--- Given information Enclosed Below ---

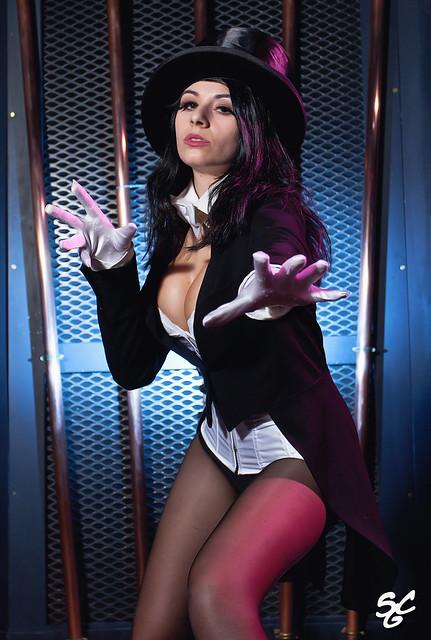 Giada Robin as Zatanna...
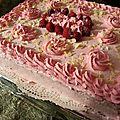 Gâteau fourré à la crème mascarpone et framboise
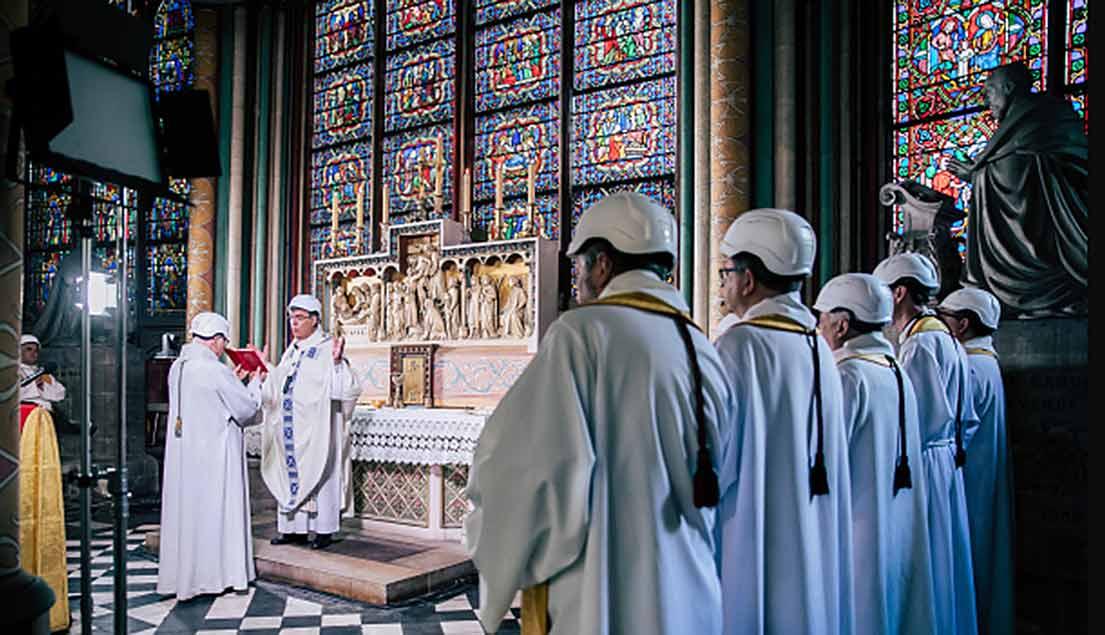 Gottesdienst in einer Seitenkapelle von Notre Dame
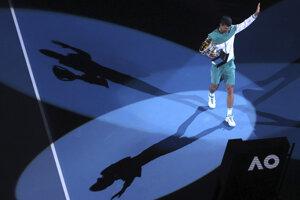 Novak Djokovič s víťaznou trofejou na Australian Open 2021.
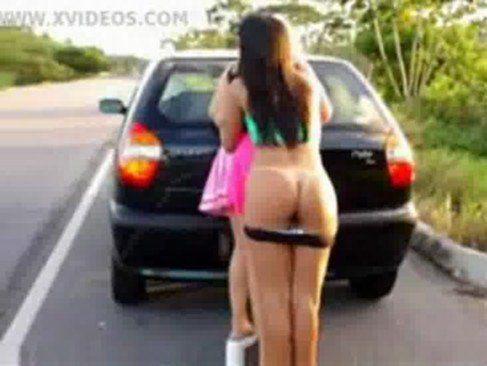 Amigas peladas no meio da estrada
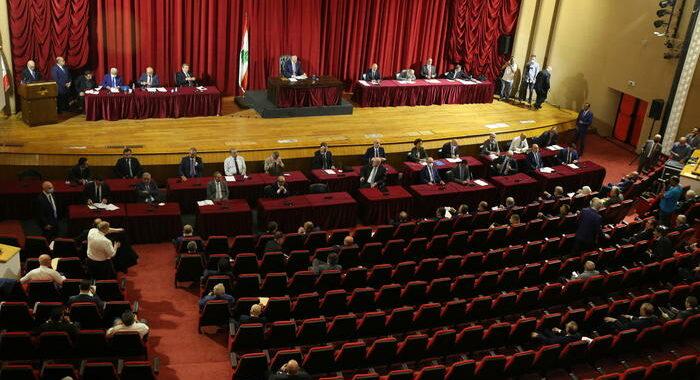 Libano: il parlamento concede la fiducia al nuovo governo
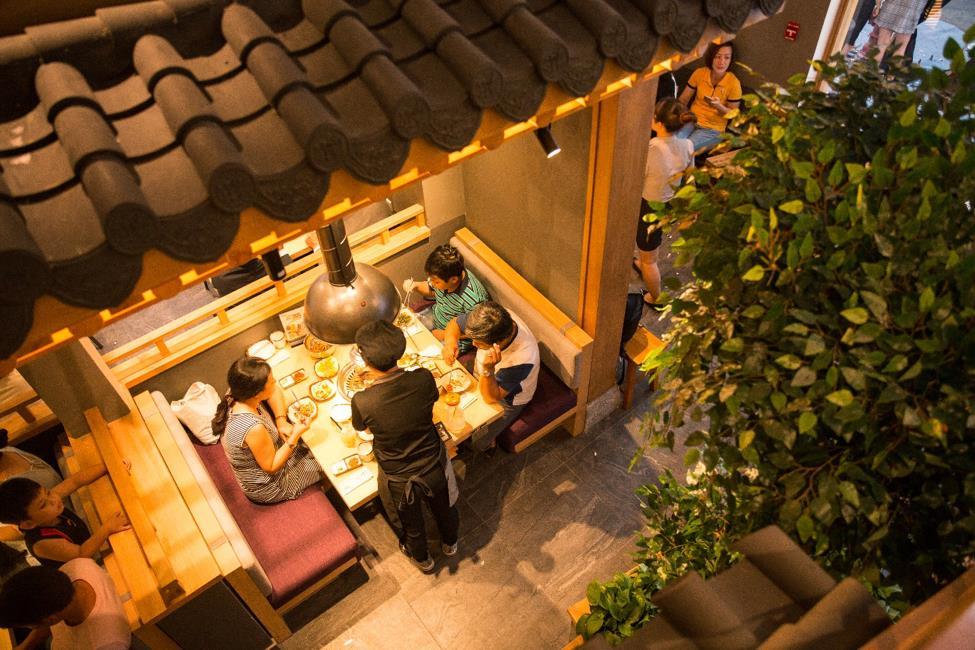 """Dân sành ăn Bình Thạnh, Q.1 có thêm địa điểm """"sống ảo"""" ở quán thịt nướng Hàn Quốc - Ảnh 6."""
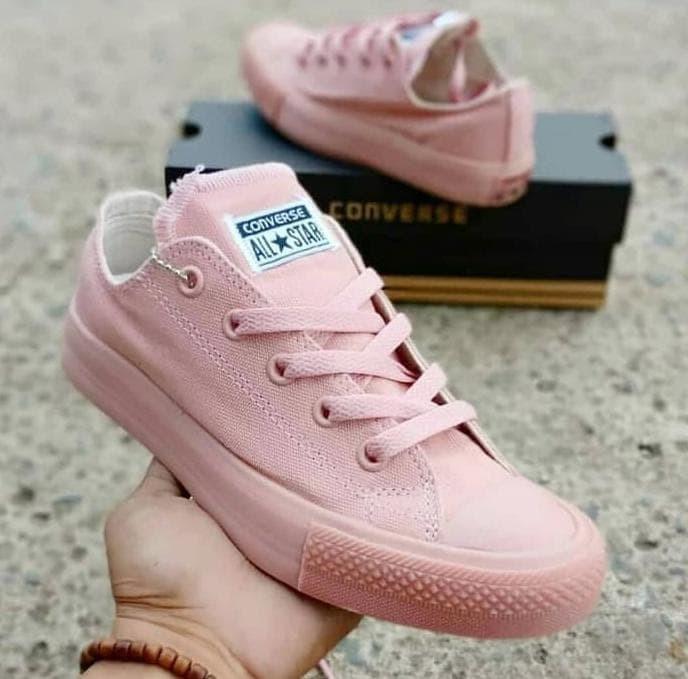 Jual Sepatu Sneakers Wanita Converse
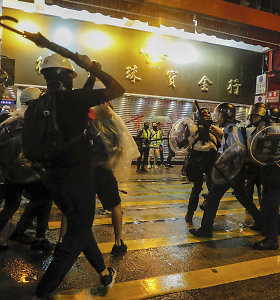 Honkongo policija ašarinėmis dujomis vaiko draudimo protestuoti nepaisiusius demonstrantus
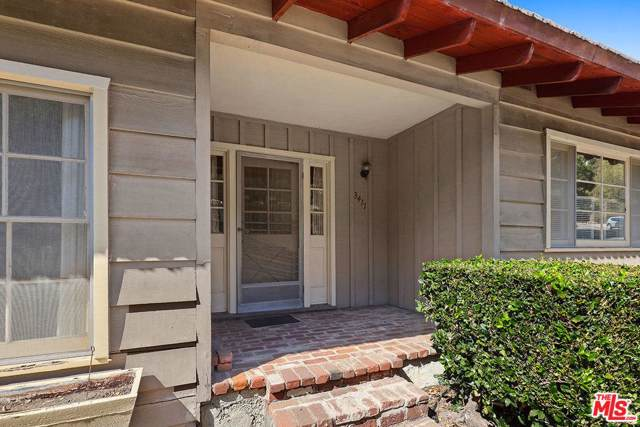 3411 Merrimac Road, Los Angeles (City), CA 90049 (#19520148) :: Lydia Gable Realty Group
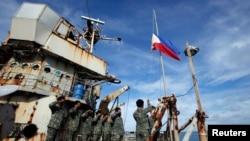 Tranh cãi bùng phát khi Philippines tháng trước phái tàu mang đồ tiếp tế cho binh sĩ trú đóng trên tàu BRP Sierra Madre.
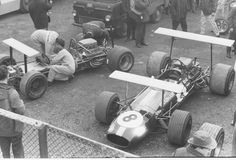 Left: Jacky Ickx's and right: Jack Brabham's) Brabham BT26A - Ford-Cosworth V81969 Daily Express Race (XXI BRDC Daily Express International Trophy), Silverstone Circuit (30.03.1969)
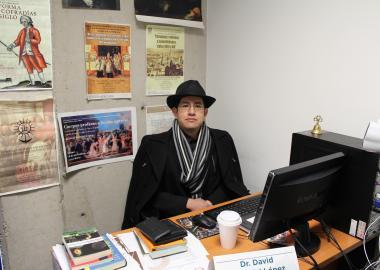 El doctor David Carbajal en su cubículo de investigación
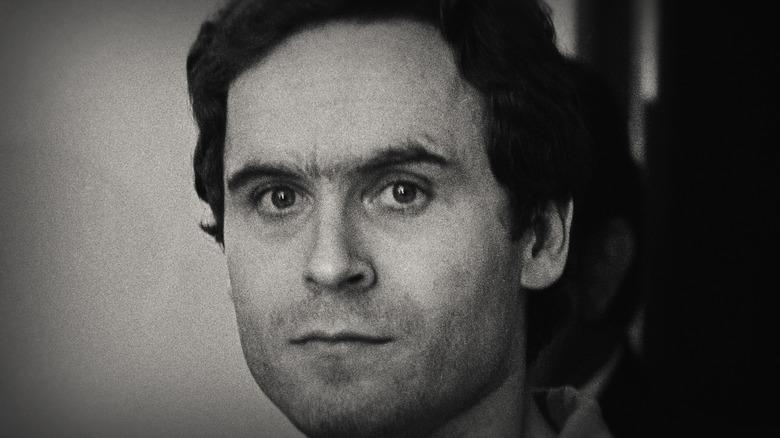 Ted Bundy limpio afeitado y serio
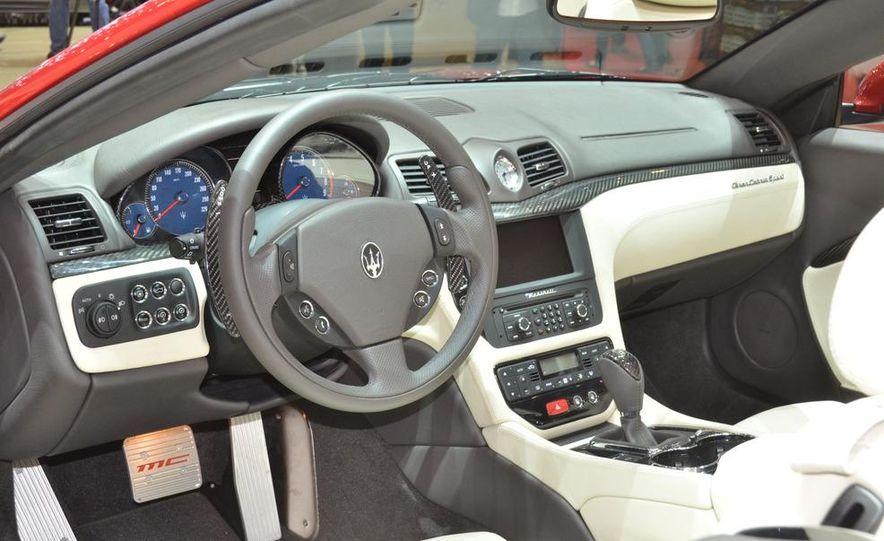 2012 Maserati GranTurismo Convertible Sport interior - Slide 2
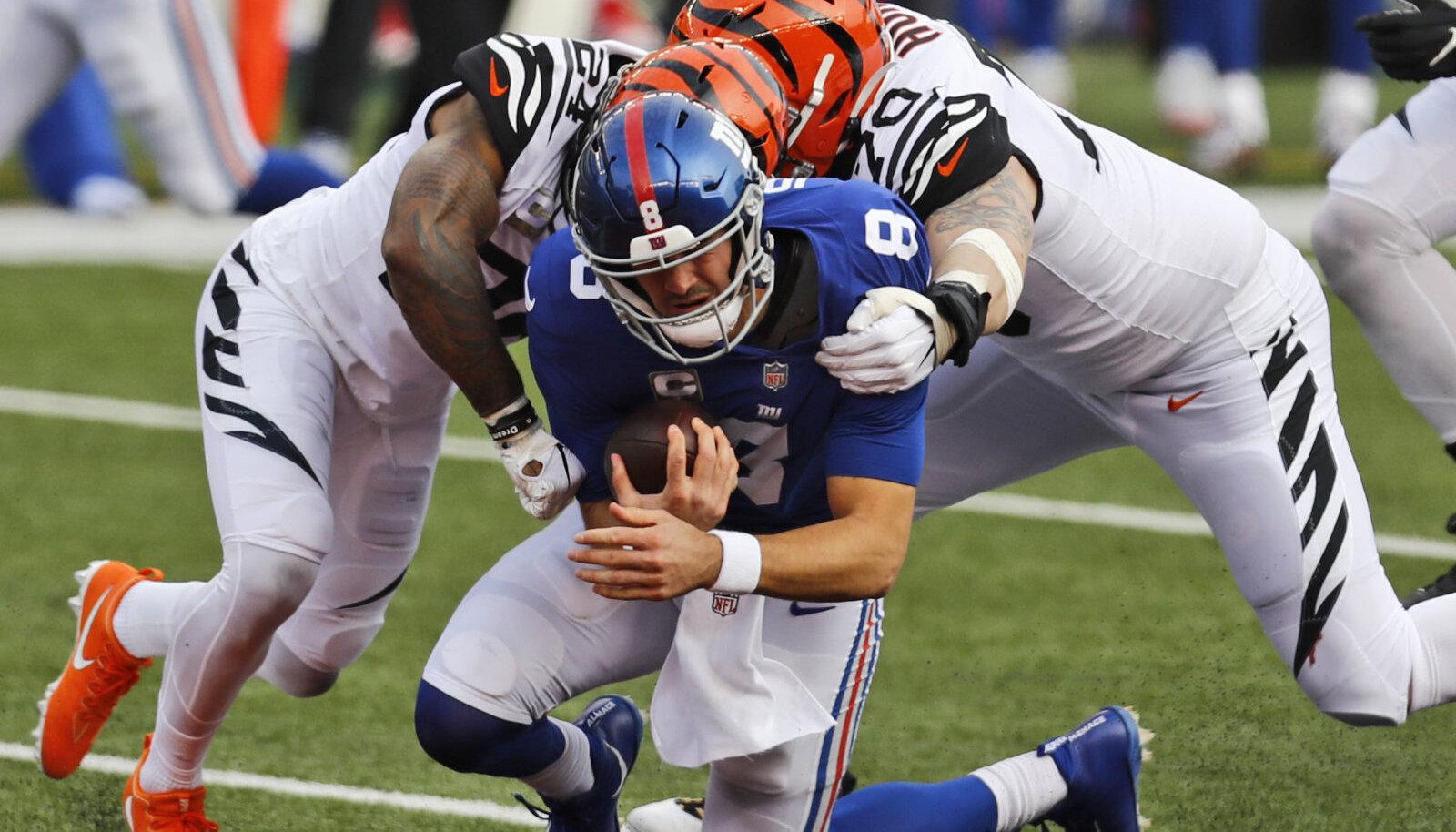 Margus Hunt (paremal) murdmas Giantsi mängujuhti Daniel Jonesi.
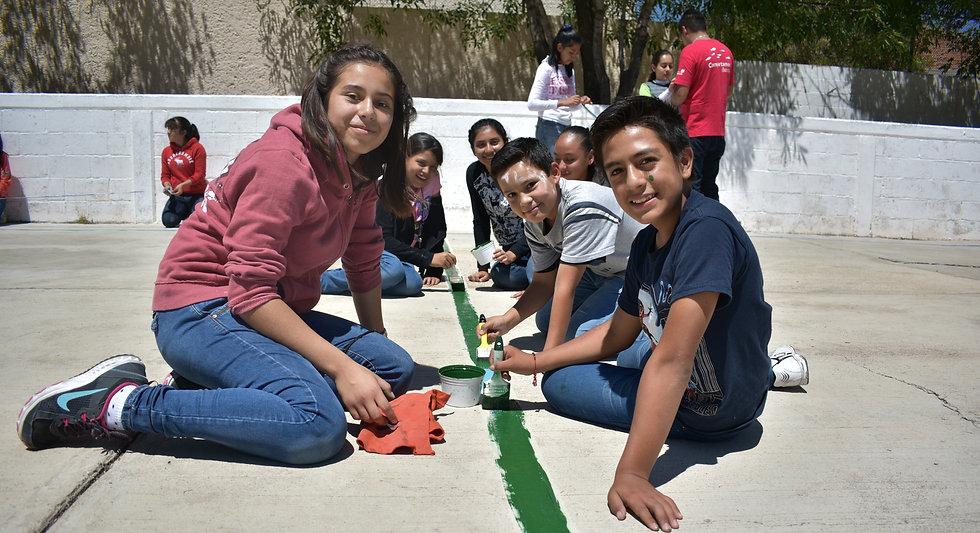Estudiantes de la secundaria Colonia Juvenil pintando las instalaciones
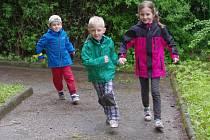 Již třetím rokem běhali malí předškoláci sponzorský běh pro svou školku. Z utržených peněz mají slíbenou bylinkovou zahrádku, kde se naučí rozeznávat jednotlivé byliny.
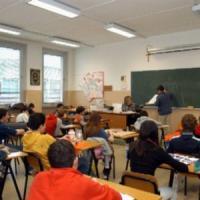 Trentola Ducenta, entra in classe la bambina malata di Aids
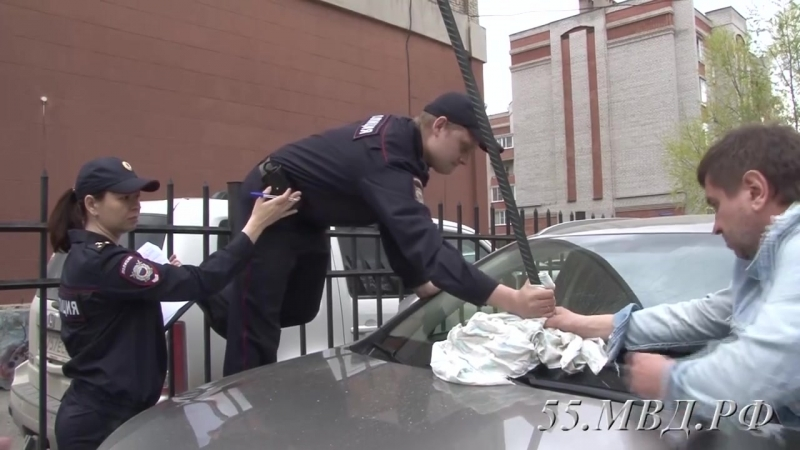 омские полицейские вытаскивают лом из Lexus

--- End of Enclosed Given information ---

Transcribe the entries above verbatim, excluding any image.

● Answer for the task:
 Giada Robin as Zatanna...
 Gâteau fourré à la crème mascarpone et framboise
 Gottesdienst in einer Seitenkapelle von Notre Dame
 Novak Djokovič s víťaznou trofejou na Australian Open 2021.
 Amigas peladas no meio da estrada
 Libano: il parlamento concede la fiducia al nuovo governo
 """Dân sành ăn Bình Thạnh, Q.1 có thêm địa điểm """"sống ảo"""" ở quán thịt nướng Hàn Quốc - Ảnh 6."""
 Jual Sepatu Sneakers Wanita Converse
 Honkongo policija ašarinėmis dujomis vaiko draudimo protestuoti nepaisiusius demonstrantus
 3411 Merrimac Road, Los Angeles (City), CA 90049 (#19520148) :: Lydia Gable Realty Group
 Tranh cãi bùng phát khi Philippines tháng trước phái tàu mang đồ tiếp tế cho binh sĩ trú đóng trên tàu BRP Sierra Madre.
 Left: Jacky Ickx's and right: Jack Brabham's) Brabham BT26A - Ford-Cosworth V81969 Daily Express Race (XXI BRDC Daily Express International Trophy), Silverstone Circuit (30.03.1969)
 El doctor David Carbajal en su cubículo de investigación
 Ted Bundy limpio afeitado y serio
 2012 Maserati GranTurismo Convertible Sport interior - Slide 2
 Margus Hunt (paremal) murdmas Giantsi mängujuhti Daniel Jonesi.
Estudiantes de la secundaria Colonia Juvenil pintando las instalaciones
 Již třetím rokem běhali malí předškoláci sponzorský běh pro svou školku. Z utržených peněz mají slíbenou bylinkovou zahrádku, kde se naučí rozeznávat jednotlivé byliny.
 Trentola Ducenta, entra in classe la bambina malata di Aids
 омские полицейские вытаскивают лом из Lexus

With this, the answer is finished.